Er bezog sich auf die wachsende Wertschätzung des Darmmikrobioms für Gesundheit und Krankheit. Mehrere Mikroorganismen bevölkern den Magen-Darm-Trakt, einschließlich Bakterien, Archaeen, Pilze und Viren. Diese Mikroorganismen bieten zahlreiche gesundheitliche Vorteile, einschließlich der Regulierung des Immunsystems und der Vorbeugung von Entzündungen. Obwohl die Sammlung von Mikroorganismen im Magen-Darm-Trakt allgemein als Darmmikrobiom bezeichnet wird, ist die Sammlung von Viren, die den Magen-Darm-Trakt bevölkern, spezifischer als Darmvirom bekannt.
Die neuen Ergebnisse legen nahe, dass das zuvor übersehene Darmvirom genauso wichtig sein könnte wie das Darmmikrobiom.
Die Forscher konzentrierten ihre Bemühungen auf MNV, da sie zuvor gezeigt hatten, dass eine chronische MNV-Infektion Mäuse schützen kann, die anfällig für entzündliche Darmerkrankungen sind. Das Team wird sich als nächstes mit der Charakterisierung anderer Darmviren und ihrer Rolle im Mikrobiom befassen.
Ein begleitendes Editorial von Yao Wang und Julie K. Pfeiffer, PhD, vom Southwestern Medical Center der Universität von Texas in Dallas, bestätigt die Schlussfolgerung der Forscher, dass bestimmte symbiotische Viren unter bestimmten Umständen für den Darm von Vorteil sein können.
"Wir schlagen vor, dass die unglaublichen Fortschritte bei Pipelines zur Entdeckung von Viren genutzt werden sollten, um zusätzlich zu den traditionellen Krankheitserregern die Kommensal- oder Mutualismus-Viren zu entdecken, aus denen das Virom besteht", schließen Dr.
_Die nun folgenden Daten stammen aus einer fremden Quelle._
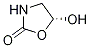 (R)-5-Hydroxy-oxazolidin-2-one CAS#: 163687-18-1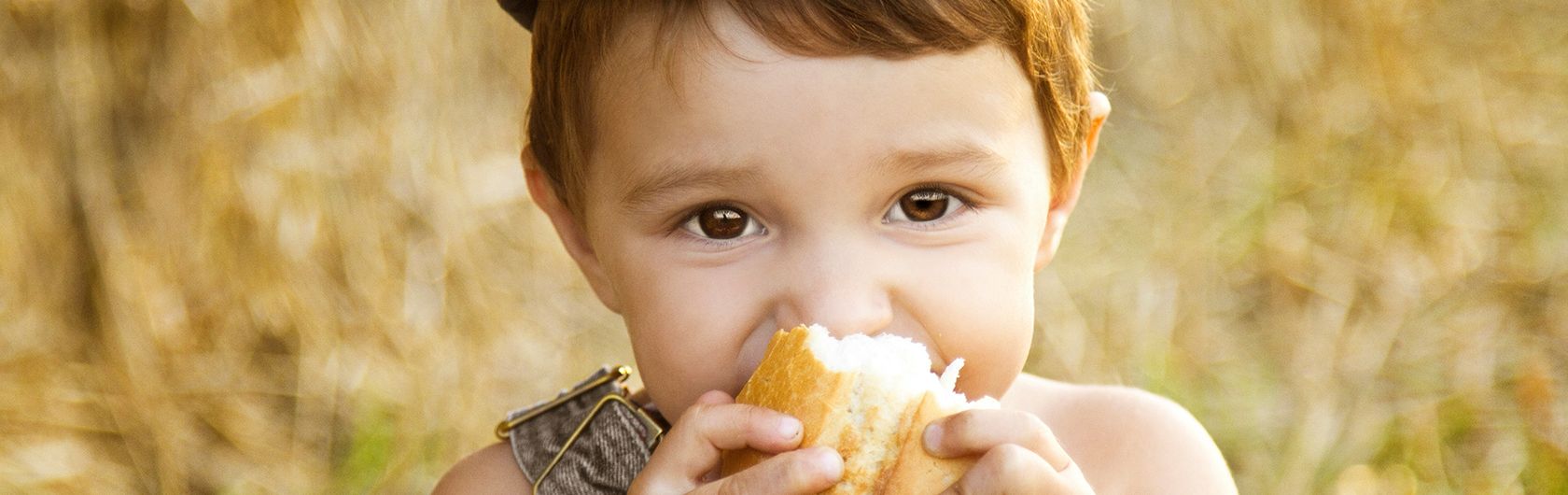 Nachhaltigkeit liegt uns am Herzen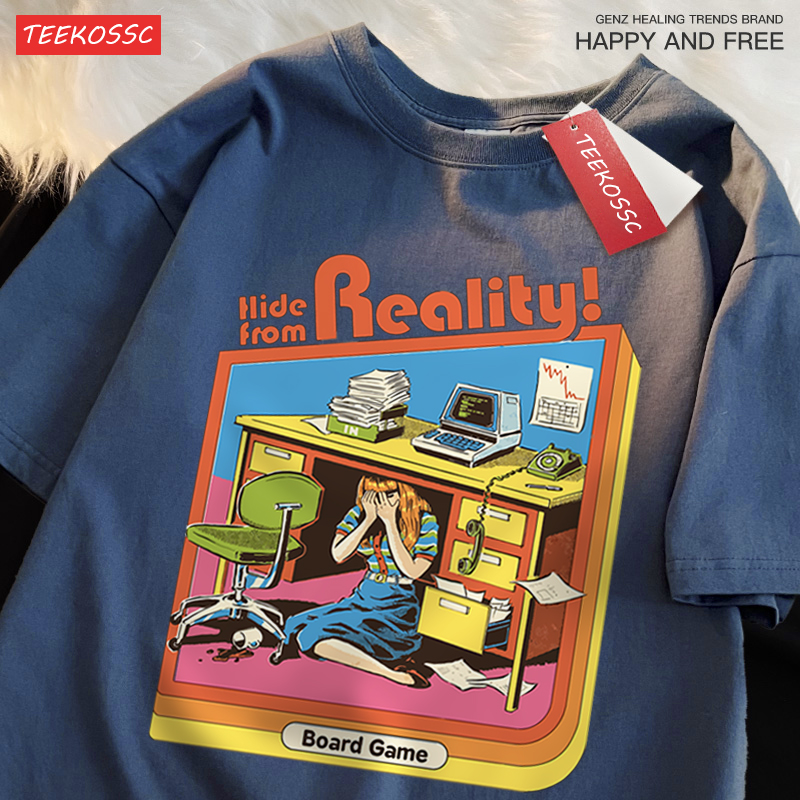 Camisetas con estampado de jue - Board Game Unmatched reseña y precio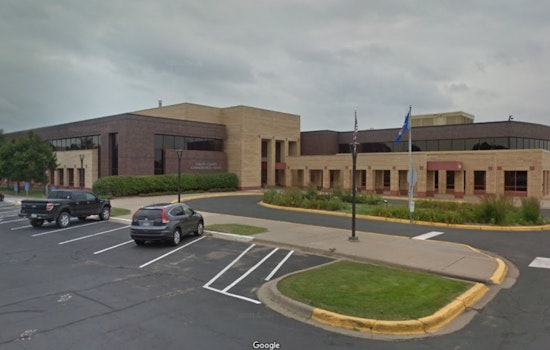 Dakota County Seeks Members for New Disability Advisory Council to Enhance Community Inclusivity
Kernbauer und Kollegen. Dr. Wang und Dr. Pfeiffer sind sich einig und spekulieren in ihrem Leitartikel, dass Säugetier-Darmviren eines Tages eine Rolle bei Probiotika spielen könnten.
Dr. Wang und Dr. Pfeiffer werfen auch eine zusätzliche, noch unbeantwortete Frage auf: "[D] o Säugetier-Darmviren kommen dem Wirt im Kontext der 'normalen' Mikrobiota zugute?"
Die Autoren und Redakteure haben keine relevanten finanziellen Beziehungen offengelegt.
Natur. Online veröffentlicht am 19. November 2014.